Ayoob AI

Eliminating PCIe Bus Bottlenecks in Enterprise AI Compliance Tools

·14 min read·Ayoob AI
WebGPUPipeline FusionCompliancePerformanceEnterprise

The transfer problem nobody measures

GPU compute is fast. PCIe transfers are not.

A WebGPU compute shader processing 500,000 records through a filter operation takes 1.1 ms on a discrete GPU. Writing those 500,000 records to the GPU via device.queue.writeBuffer() takes 0.25 ms. Reading the results back via mapAsync() takes another 0.25 ms.

For a single operation, the transfer overhead is 31% of total time (0.5 ms transfer, 1.1 ms compute). Tolerable. The GPU is still faster than the CPU alternative.

Now chain six operations. A compliance pipeline that filters records, classifies risk levels, groups by category, aggregates exposure values, sorts by severity, and extracts the top violations. If each operation independently uploads its input and reads back its output, you pay 12 transfers: 6 uploads and 6 readbacks.

At 0.25 ms each, that is 3.0 ms of pure data movement. The compute across all six operations totals 4.8 ms. The transfer overhead is 38% of the pipeline's wall-clock time. You are spending more than a third of your time copying bytes across a bus instead of processing them.

On integrated GPUs (Intel UHD, Apple Silicon) where CPU and GPU share system memory, the raw bandwidth penalty is lower. But the driver still performs format validation, cache flushing, and synchronization on every transfer. Measured overhead: 0.08 to 0.15 ms per transfer even with shared memory. For 12 transfers, that is still 1.0 to 1.8 ms of overhead.

This is the bottleneck that standard GPU compute libraries ignore. They optimize the shader. They ignore the bus.

How standard GPU pipelines waste bandwidth

A typical WebGPU compute pipeline for a single operation looks like this:

// Step 1: Upload input to GPU
const inputBuffer = device.createBuffer({ size: dataSize, usage: STORAGE | COPY_DST });
device.queue.writeBuffer(inputBuffer, 0, inputData);

// Step 2: Create output buffer
const outputBuffer = device.createBuffer({ size: outputSize, usage: STORAGE | COPY_SRC });

// Step 3: Dispatch compute shader
const encoder = device.createCommandEncoder();
const pass = encoder.beginComputePass();
pass.setPipeline(pipeline);
pass.setBindGroup(0, bindGroup);
pass.dispatchWorkgroups(workgroupCount);
pass.end();
device.queue.submit([encoder.finish()]);

// Step 4: Read results back to CPU
await outputBuffer.mapAsync(GPUMapMode.READ);
const result = new Float32Array(outputBuffer.getMappedRange().slice(0));
outputBuffer.unmap();

Four steps. Two of them (steps 1 and 4) are transfers. For a single operation, this is the correct pattern.

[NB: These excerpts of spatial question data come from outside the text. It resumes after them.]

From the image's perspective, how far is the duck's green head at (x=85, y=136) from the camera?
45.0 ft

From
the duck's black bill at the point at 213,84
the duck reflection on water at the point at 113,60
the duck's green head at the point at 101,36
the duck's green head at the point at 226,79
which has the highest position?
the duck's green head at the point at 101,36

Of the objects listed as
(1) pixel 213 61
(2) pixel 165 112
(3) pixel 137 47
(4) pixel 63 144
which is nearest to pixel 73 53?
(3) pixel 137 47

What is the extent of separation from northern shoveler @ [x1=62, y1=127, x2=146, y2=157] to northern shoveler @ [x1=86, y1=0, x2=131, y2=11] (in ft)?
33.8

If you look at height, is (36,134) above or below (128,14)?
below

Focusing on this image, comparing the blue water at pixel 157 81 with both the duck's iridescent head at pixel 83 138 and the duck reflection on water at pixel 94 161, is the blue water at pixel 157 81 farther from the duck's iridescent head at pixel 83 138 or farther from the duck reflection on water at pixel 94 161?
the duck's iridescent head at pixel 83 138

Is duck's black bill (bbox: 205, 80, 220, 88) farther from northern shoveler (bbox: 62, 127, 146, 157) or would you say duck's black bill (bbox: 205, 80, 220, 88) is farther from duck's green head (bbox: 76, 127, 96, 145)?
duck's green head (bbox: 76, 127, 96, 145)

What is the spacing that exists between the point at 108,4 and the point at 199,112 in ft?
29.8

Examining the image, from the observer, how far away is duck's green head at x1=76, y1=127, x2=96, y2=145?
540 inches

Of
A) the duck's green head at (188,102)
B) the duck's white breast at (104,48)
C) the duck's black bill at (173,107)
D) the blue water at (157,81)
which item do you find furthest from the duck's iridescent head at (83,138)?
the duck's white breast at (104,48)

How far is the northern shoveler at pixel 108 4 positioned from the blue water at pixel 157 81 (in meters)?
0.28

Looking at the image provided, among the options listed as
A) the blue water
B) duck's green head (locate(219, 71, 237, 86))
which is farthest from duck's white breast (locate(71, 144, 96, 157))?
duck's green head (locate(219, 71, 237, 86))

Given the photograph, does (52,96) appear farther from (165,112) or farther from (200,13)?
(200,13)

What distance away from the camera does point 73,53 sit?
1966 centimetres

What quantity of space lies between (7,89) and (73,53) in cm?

When you chain two operations, the naive approach repeats the entire pattern:

// Operation 1: Filter
writeBuffer(filterInput);         // Transfer 1: CPU -> GPU
dispatch(filterShader);
const filtered = readBuffer();    // Transfer 2: GPU -> CPU

// Operation 2: Aggregate
writeBuffer(filtered);            // Transfer 3: CPU -> GPU  (same data!)
dispatch(aggregateShader);
const result = readBuffer();      // Transfer 4: GPU -> CPU

Transfer 3 uploads the exact data that Transfer 2 just downloaded. The data crossed the bus twice for no reason. It was on the GPU. You pulled it to the CPU. Then you pushed it back to the GPU.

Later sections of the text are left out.